--- Supplied entries ---
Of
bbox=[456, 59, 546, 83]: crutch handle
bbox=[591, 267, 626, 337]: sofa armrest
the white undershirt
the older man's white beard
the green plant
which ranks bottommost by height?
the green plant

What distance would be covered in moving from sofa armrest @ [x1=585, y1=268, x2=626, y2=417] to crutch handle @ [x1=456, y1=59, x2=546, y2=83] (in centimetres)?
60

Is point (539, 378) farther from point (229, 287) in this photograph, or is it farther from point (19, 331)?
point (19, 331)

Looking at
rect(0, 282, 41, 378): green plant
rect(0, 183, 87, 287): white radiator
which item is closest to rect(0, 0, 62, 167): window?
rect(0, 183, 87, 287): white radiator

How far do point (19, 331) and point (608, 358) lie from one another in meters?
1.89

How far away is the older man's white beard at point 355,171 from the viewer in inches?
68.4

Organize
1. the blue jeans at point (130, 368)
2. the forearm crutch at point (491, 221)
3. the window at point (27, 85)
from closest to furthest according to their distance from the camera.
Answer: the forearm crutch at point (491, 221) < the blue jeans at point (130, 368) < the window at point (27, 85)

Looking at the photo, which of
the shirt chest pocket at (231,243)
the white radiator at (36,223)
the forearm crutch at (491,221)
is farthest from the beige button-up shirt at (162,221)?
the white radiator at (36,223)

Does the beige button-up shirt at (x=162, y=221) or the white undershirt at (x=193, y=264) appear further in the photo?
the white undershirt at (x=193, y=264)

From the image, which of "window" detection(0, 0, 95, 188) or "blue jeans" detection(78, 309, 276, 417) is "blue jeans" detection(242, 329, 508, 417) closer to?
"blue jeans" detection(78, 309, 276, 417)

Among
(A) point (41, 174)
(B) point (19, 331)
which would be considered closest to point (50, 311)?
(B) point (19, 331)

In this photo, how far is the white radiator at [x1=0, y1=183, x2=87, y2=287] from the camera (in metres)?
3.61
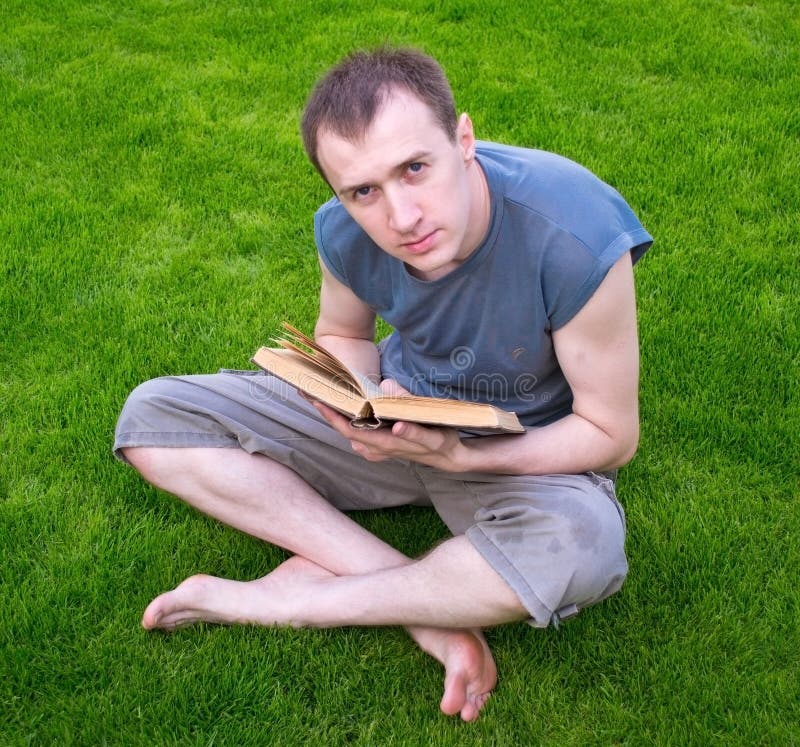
---
- Request: Please extract every line of the data above verbatim, leaving the pictures out of your answer.

- Expected output:
Of
bbox=[456, 59, 546, 83]: crutch handle
bbox=[591, 267, 626, 337]: sofa armrest
the white undershirt
the older man's white beard
the green plant
which ranks bottommost by height?
the green plant

What distance would be covered in moving from sofa armrest @ [x1=585, y1=268, x2=626, y2=417] to crutch handle @ [x1=456, y1=59, x2=546, y2=83] (in centimetres)?
60

Is point (539, 378) farther from point (229, 287) in this photograph, or is it farther from point (19, 331)?
point (19, 331)

Looking at
rect(0, 282, 41, 378): green plant
rect(0, 183, 87, 287): white radiator
which item is closest to rect(0, 0, 62, 167): window?
rect(0, 183, 87, 287): white radiator

How far do point (19, 331) and point (608, 358) lie from one another in meters?
1.89

How far away is the older man's white beard at point 355,171 from the viewer in inches?
68.4

Organize
1. the blue jeans at point (130, 368)
2. the forearm crutch at point (491, 221)
3. the window at point (27, 85)
from closest to furthest according to their distance from the camera.
Answer: the forearm crutch at point (491, 221) < the blue jeans at point (130, 368) < the window at point (27, 85)

Looking at the photo, which of
the shirt chest pocket at (231,243)
the white radiator at (36,223)
the forearm crutch at (491,221)
is farthest from the beige button-up shirt at (162,221)?
the white radiator at (36,223)

Does the beige button-up shirt at (x=162, y=221) or the white undershirt at (x=193, y=264) appear further in the photo?
the white undershirt at (x=193, y=264)

From the image, which of "window" detection(0, 0, 95, 188) or "blue jeans" detection(78, 309, 276, 417) is "blue jeans" detection(242, 329, 508, 417) closer to?
"blue jeans" detection(78, 309, 276, 417)

Among
(A) point (41, 174)
(B) point (19, 331)
which would be considered closest to point (50, 311)?
(B) point (19, 331)

In this photo, how far is the white radiator at [x1=0, y1=183, x2=87, y2=287] from the camera (in metres)?
3.61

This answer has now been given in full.